In direkter Gegenüberstellung zu Liszts "Vater Unser"-Vertonung nimmt sich das gleichnamige geistliche Lied von Josef Rheinberger vergleichsweise bescheiden aus. Der substanzreiche Alt von Nohad Becker verlieh aber auch diesem eher spröden Werk eine unerwartet emotionale Wirkung. Leichter zugänglich waren da die zwei geistlichen Lieder von Mendelssohn Bartholdy "Der du die Menschen lässest sterben" (Tenor) und "Doch der Herr, er leitet die Irrenden nicht" (Sopran), die durch die markige, tragfähige Stimme Sebastian Kohlhepps und dem klaren Sopran Annika Gerhards ebenso überzeugten wie das Bass-Solo "Ich bin des Herrn" von Rheinberger, kernig von Oliver Haux vorgetragen und mit leidenschaftlicher Emphase von Sebastian Küchler-Blessing an der Orgel begleitet.
Von den mutmaßlich drei Messen Antonin Dvoraks ist die in D-Dur die einzig erhalten gebliebene. Das Werk beginnt mit einem in schwingenden Linien aufsteigenden freudvollen Kyrie, dem ein vergleichsweise inniges Gloria korrespondiert. Im ausgreifend angelegten Glaubensbekenntnis erinnert Dvorak nach einem volksliedhaften Beginn mit Nachdruck an die Kreuzigung Christi, das er mit einem gewaltigen Amen beschließt. Auf das kurze Sanctus folgt ein durch ein prägnantes Orgelintro eingeleitetes Benedictus, das zunächst eher zurückhaltend angelegt, in einem jubilierenden Hosanna ausklingt.
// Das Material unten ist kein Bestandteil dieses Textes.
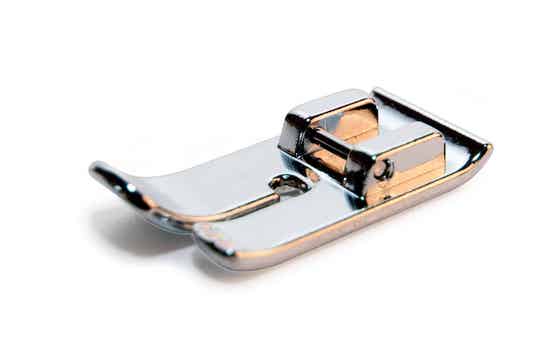 Quilt- rechtsteekvoet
Auf leisen Sohlen beschließt das zarte, inbrünstig gestaltete Agnus Dei den weiten musikalischen Bogen und endet mit der innig vorgetragenen Bitte um Frieden auf Erden.
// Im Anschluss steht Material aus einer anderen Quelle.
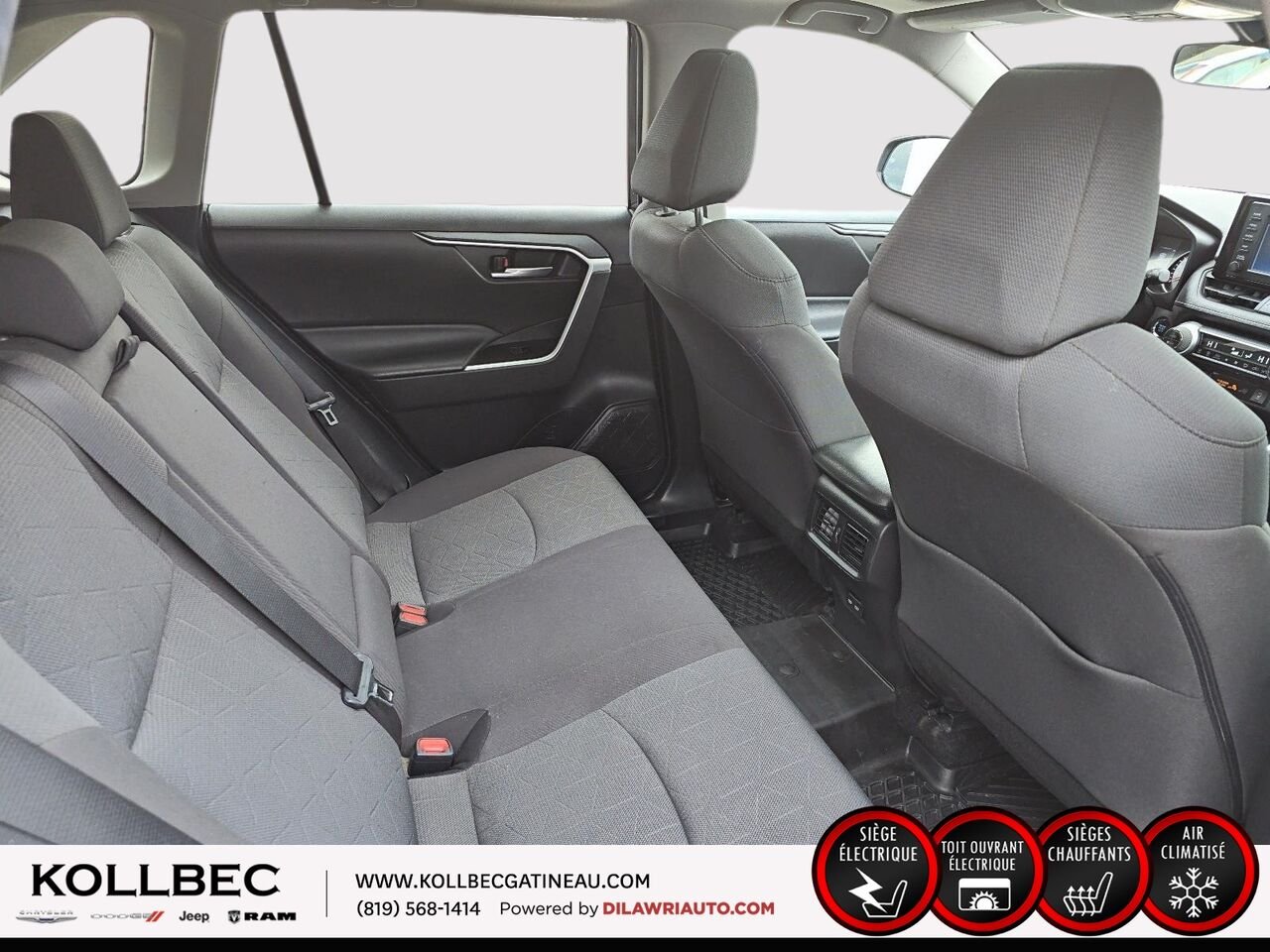 2022 TOYOTA RAV4 U19500 | XLE AWD Grey Gatineau - photo #20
Wolfgang Schäfer führte sein Ensemble mit hör- und sichtbarer Musizierlust durch das großangelegte Werk. Mit ausdrucksvoller Gestik gestaltete der Gründer des Ensembles einen volltönenden Chorklang von kristallklarer Transparenz und dynamischer Stimmführung. An den richtigen Stellen wusste er das Tempo zu forcieren, aber auch das im Überschwang des leidenschaftlichen Ausdrucks allzu übermächtige Klangbild wieder behutsam zu dämpfen und verstand es zugleich, die Sängerinnen und Sänger mit rastloser Energie zu Höchstleistungen anzuspornen.
Für den anhaltenden Applaus bedankte sich das Ensemble mit der ergreifend vorgetragenen Motette "Locus iste" von Anton Bruckner.